* EXCERPT PROVIDED *
━━━━━━━━━━

One customer accounted for approximately 11% of this segment's total net
sales in the current year. Although the registrant is a leading producer in
several of its product categories, all of the markets in which the registrant
sells food products are highly competitive in the areas of price, quality and
customer service.

During fiscal year 2002, the registrant obtained adequate supplies of raw
materials for this segment.

The registrant's firm order backlog at June 30, 2002, in this business
segment, was approximately $9,267,000 as compared to a backlog of approximately
$14,194,000 as of the end of the preceding fiscal year. It is expected that all
of these orders will be filled during the current fiscal year. The operations of
this segment are not affected to any material extent by seasonal fluctuations.
The registrant does not utilize any franchises or concessions in this business
segment. The trademarks which it utilizes are significant to the overall
success of this segment. However, the patents and licenses under which it
operates are not essential to the overall success of this segment.



2


GLASSWARE AND CANDLES

Candles and other home fragrance products of all sizes, forms and fragrance
are primarily sold to the mass merchandise markets as well as to supermarkets,
drug stores and specialty shops under the brand names "Candle-lite" and
"Lancaster Colony." A portion of the registrant's candle business is marketed
under private label.

━━━━━━━━━━

* GIVEN REQUEST *
Reproduce the part of the business segment excerpt running from "The registrant's firm" through "overall success of this segment.".

Spatial questions based on scenes:
━━━━━━━━━━

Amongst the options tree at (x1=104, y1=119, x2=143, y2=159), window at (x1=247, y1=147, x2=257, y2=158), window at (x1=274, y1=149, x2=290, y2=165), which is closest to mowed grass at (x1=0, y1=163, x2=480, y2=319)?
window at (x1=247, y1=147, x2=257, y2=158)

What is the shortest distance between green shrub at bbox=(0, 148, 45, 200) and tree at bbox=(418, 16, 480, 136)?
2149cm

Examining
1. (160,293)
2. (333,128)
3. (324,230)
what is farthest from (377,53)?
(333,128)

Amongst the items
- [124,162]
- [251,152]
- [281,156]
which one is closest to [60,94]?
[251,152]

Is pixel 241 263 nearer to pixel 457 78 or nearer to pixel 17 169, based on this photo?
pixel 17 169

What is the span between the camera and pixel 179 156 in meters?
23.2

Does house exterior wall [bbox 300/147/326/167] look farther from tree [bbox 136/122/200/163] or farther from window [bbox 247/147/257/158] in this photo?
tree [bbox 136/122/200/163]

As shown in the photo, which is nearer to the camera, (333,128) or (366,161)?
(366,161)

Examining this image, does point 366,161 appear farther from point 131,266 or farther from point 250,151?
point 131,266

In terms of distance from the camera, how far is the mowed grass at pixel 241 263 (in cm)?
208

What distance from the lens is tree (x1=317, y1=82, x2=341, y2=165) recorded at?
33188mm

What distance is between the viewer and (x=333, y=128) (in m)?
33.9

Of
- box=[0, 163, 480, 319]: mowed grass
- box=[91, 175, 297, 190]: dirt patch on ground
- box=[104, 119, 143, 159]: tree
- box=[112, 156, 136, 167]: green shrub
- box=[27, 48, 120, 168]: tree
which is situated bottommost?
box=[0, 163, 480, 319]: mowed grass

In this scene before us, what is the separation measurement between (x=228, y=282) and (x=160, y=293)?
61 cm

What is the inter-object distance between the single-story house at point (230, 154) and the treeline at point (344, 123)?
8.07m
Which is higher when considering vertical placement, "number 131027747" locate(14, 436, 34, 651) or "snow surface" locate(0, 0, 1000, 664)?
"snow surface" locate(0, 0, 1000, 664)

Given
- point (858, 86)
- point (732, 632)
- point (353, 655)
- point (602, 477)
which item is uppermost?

━━━━━━━━━━

* WRITTEN SOLUTION *
The registrant's firm order backlog at June 30, 2002, in this business
segment, was approximately $9,267,000 as compared to a backlog of approximately
$14,194,000 as of the end of the preceding fiscal year. It is expected that all
of these orders will be filled during the current fiscal year. The operations of
this segment are not affected to any material extent by seasonal fluctuations.
The registrant does not utilize any franchises or concessions in this business
segment. The trademarks which it utilizes are significant to the overall
success of this segment. However, the patents and licenses under which it
operates are not essential to the overall success of this segment.